Dr. Glezerman's 2006 critique of the TBT attracted a lot of heat. But it also was highly influential in softening ACOG, RCOG, SOGC, and Cochrane guidelines on vaginal breech birth.

Ohter articles Dr. Glezerman referenced:
Marek ended his presentation with a call for reviving vaginal breech skills. These skills are essential not just for women who actively seek VBB or who present late in labor with an undiagnosed breech. Physicians also need them during cesarean sections.

He discussed a fascinating study on difficult vertex cesarean sections when the baby's head is deeply lodged in the pelvis. Obstetricians typically use the "push/pull" maneuver (push the baby's head up out of the pelvis, and then pull the baby out of the incision head-first) to deliver the baby. However, this method is associated with 10x greater maternal trauma than a with a "reverse breech extraction"--where the obstetrician delivers the vertex baby bum-first from the fundus.
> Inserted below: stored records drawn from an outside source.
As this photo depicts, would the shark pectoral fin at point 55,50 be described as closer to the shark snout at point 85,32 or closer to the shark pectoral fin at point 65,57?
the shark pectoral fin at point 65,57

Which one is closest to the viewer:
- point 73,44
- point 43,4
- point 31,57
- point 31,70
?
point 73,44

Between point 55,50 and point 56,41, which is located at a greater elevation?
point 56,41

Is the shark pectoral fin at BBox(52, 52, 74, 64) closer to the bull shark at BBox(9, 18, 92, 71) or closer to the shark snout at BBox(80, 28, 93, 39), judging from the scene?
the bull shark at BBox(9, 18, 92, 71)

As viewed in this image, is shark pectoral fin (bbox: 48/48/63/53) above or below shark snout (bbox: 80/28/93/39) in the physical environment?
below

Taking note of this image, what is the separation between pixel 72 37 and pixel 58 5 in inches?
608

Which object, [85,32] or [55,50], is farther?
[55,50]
Here's more information on the study. Email me if you'd like the full text.

Citation: Chopra S et al. Disengagement of the deeply engaged fetal head during cesarean section in advanced labor: Conventional method versus reverse breech extraction. Acta Obstetricia et Gynecologica Scandinavica. 88.10 (Oct 2009): 1163–1166.
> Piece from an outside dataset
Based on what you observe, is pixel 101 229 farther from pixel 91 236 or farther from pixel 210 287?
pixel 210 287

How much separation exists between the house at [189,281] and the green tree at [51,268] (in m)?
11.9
Abstract: Maternal and fetal morbidity of two different methods of delivering the baby during cesarean section performed in advanced labor when the fetal head is deeply engaged was assessed retrospectively, i.e. delivering as ‘cephalic’ with or without assistance to push up the fetal head from the vagina (head first or push method) and ‘reverse breech extraction’ (feet first or pull method). Records of 182 women with a single fetus in cephalic presentation, who had undergone cesarean section at cervical dilatation at ≥7 cm, with the vertex at or below zero station, were reviewed. Extension of the uterine incision occurred in significantly more women during ‘cephalic’ delivery as compared to ‘reverse breech extraction’ (22.8% versus 2.2%; p = 0.001). Use of ‘reverse breech extraction’ is an attractive and safe alternative to the standard methods for intra-operative disengagement of a deeply impacted fetal head in order to reduce maternal and fetal morbidity.